Données personnelles et campagnes numériques à l’approche du scrutin des 15 et 22 mars 2026
À l’approche des élections municipales des 15 et 22 mars 2026, la CNIL annonce la réactivation de son observatoire des élections afin de renforcer la surveillance des pratiques liées à l’utilisation des données personnelles dans les campagnes électorales.
Dans un contexte marqué par la numérisation croissante de la communication politique et par l’entrée en application récente du règlement européen sur la publicité politique, l’autorité entend intensifier sa vigilance.
Au-delà d’un simple rappel des règles applicables, une interrogation demeure : s’agit-il d’un accompagnement technique des acteurs politiques ou d’un durcissement implicite du contrôle des pratiques électorales numériques ?
🟠 Pourquoi une vigilance accrue de la CNIL pendant les élections municipales ?

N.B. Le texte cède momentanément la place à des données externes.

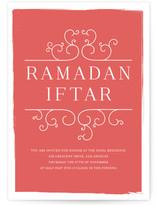 Darjeeling Ramadan Iftar Online Invitations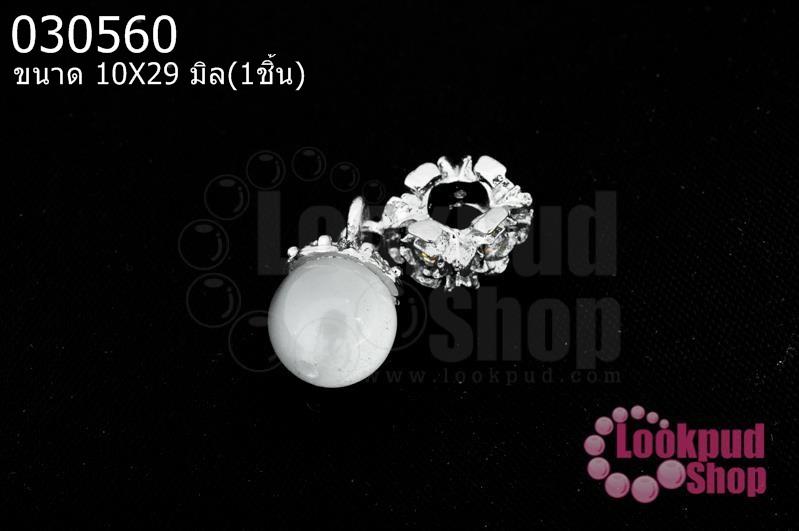 จี้หินตาแมว สีขาว 10X29มิล(1ชิ้น)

Les campagnes politiques reposent désormais largement sur l’exploitation de données personnelles : envois de SMS, appels téléphoniques, courriels, ciblage sur les réseaux sociaux ou encore utilisation d’outils d’intelligence artificielle.
Lors des élections municipales de 2020, la CNIL avait reçu près de 4 000 signalements, principalement liés aux SMS (45 %) et aux appels téléphoniques (36 %).
Ces chiffres illustrent la sensibilité croissante des électeurs aux pratiques jugées intrusives et confirment que la protection des données personnelles constitue désormais un enjeu central de la communication politique.
🟠 Publicité politique et données personnelles : un encadrement renforcé du ciblage
Dans le prolongement du règlement européen sur la publicité politique entré en application en octobre 2025, la CNIL indique qu’elle sera particulièrement attentive au respect de plusieurs principes essentiels :
• la collecte directe des données auprès des personnes concernées ;
• le consentement comme base légale principale pour les actions de prospection politique ;
• l’interdiction du profilage fondé sur des données sensibles ;
• l’interdiction du ciblage des mineurs de moins de 17 ans.
Une dérogation demeure toutefois pour certaines communications internes aux partis politiques, notamment à destination de leurs membres ou anciens membres.
🟠 Un rôle actif de contrôle et d’accompagnement des acteurs politiques
La CNIL met à disposition des électeurs une fiche pratique ainsi qu’un formulaire de signalement afin de faciliter la remontée d’éventuels manquements.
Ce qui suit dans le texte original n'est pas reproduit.